A cascade of new reports in recent days warn that the Islamic State terrorist group is gaining strength, five months after U.S.-backed forces defeated the remnants of the group’s physical caliphate in Syria. A recent inspector general’s report warned that the U.S. drawdown ordered by Trump last year meant the American military had to cut back support for Syrian partner forces fighting the group. Now, the group is retooling its financial networks and targeting new recruits at an allied-run tent camp, according to the New York Times.
Pompeo vs. Esper? Secretary of State Mike Pompeo acknowledged in an interview this week that “there are places where ISIS is more powerful today than they were three or four years ago,” including Afghanistan, where the group claimed responsibility for a devastating attack in Kabul over the weekend.
But Esper seemed to have a different take, saying in his first interview since formally taking the reins of the Pentagon that he disagrees with the IG report that ISIS is “in a resurgent state in Syria.” Esper also noted that the physical caliphate is gone, and their ability to conduct “external attacks has been made much more difficult.”
Trump’s re-election prospects. The news that the Islamic State may be resurgent, as well as rising fears of a recession, could cloud the president’s chances at re-election, CNN writes.
Perhaps that is part of the reason the president fanned the flames on Wednesday with a bizarre threat to “release” captured Islamic State fighters into France and Germany if the European allies don’t repatriate them.

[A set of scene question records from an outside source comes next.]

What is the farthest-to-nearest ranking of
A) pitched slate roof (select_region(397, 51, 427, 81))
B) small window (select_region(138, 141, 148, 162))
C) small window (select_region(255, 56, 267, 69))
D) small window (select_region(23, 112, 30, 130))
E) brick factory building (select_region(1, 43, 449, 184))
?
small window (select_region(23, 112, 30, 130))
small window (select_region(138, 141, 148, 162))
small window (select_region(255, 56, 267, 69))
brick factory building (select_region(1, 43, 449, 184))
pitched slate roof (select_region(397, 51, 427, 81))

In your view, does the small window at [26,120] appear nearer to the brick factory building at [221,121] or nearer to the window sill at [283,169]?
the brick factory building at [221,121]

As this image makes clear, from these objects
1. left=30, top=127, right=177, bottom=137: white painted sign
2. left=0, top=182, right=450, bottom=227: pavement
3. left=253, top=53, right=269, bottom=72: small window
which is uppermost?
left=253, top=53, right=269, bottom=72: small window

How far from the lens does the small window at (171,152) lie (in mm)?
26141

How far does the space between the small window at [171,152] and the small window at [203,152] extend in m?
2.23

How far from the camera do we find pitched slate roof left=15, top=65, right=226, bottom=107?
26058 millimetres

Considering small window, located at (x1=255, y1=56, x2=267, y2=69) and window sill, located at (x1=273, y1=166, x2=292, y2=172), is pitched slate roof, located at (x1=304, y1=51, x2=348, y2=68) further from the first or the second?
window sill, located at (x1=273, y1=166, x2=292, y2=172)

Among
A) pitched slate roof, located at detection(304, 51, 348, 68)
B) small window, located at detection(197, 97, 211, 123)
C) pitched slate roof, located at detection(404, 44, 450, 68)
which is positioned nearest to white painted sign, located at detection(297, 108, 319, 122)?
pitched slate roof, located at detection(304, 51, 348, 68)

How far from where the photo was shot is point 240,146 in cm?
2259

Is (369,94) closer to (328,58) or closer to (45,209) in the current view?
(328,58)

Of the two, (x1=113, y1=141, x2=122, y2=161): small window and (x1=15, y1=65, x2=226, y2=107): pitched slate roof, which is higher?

This proposal would almost certainly be legally impossible, writes Katie Bo Williams for Defense One.
FP Recommends
America’s dysfunctional fighter jet. Valerie Insinna, the air warfare reporter for Defense News, made her New York Times Magazine debut this week with an excellent feature on the F-35 fighter jet program, which she calls the Pentagon’s “high-profile problem child.”
Insinna traces the program’s stumbles and successes, from its inception in the 1990s as the most ambitious aircraft development program in the Pentagon’s history, through high-profile disputes with contractor Lockheed Martin, an engine fire in 2014 that ruined its planned international debut, and now its final challenge: a grueling set of evaluations overseen by the Pentagon’s independent weapons tester.
Insinna concludes that while the program has put to bed many of its challenges over the last five years, it is not yet in the clear. But “even if the F-35 doesn’t manage to become the unbeatable plane the Pentagon dreamed of, it has become the unkillable program,” she writes.
Movers & Shakers
New ambassador to Moscow. Trump is expected to name John Sullivan, Pompeo’s deputy secretary of state, to be the next ambassador to Russia, replacing Jon Huntsman Jr., who resigned earlier this month, the Times reported Tuesday.
The post is a prestigious diplomatic position that is challenging in the best of times, but even more so after a two-year federal investigation into the Trump campaign’s possible ties to Moscow according to the outlet.
Sullivan served as a senior lawyer in other government departments and briefly led the State Department in the period between former Secretary of State Rex Tillerson’s dismissal in March 2018 and Pompeo’s swearing-in the following month. But he would come to the post with limited diplomatic experience dealing with the Kremlin.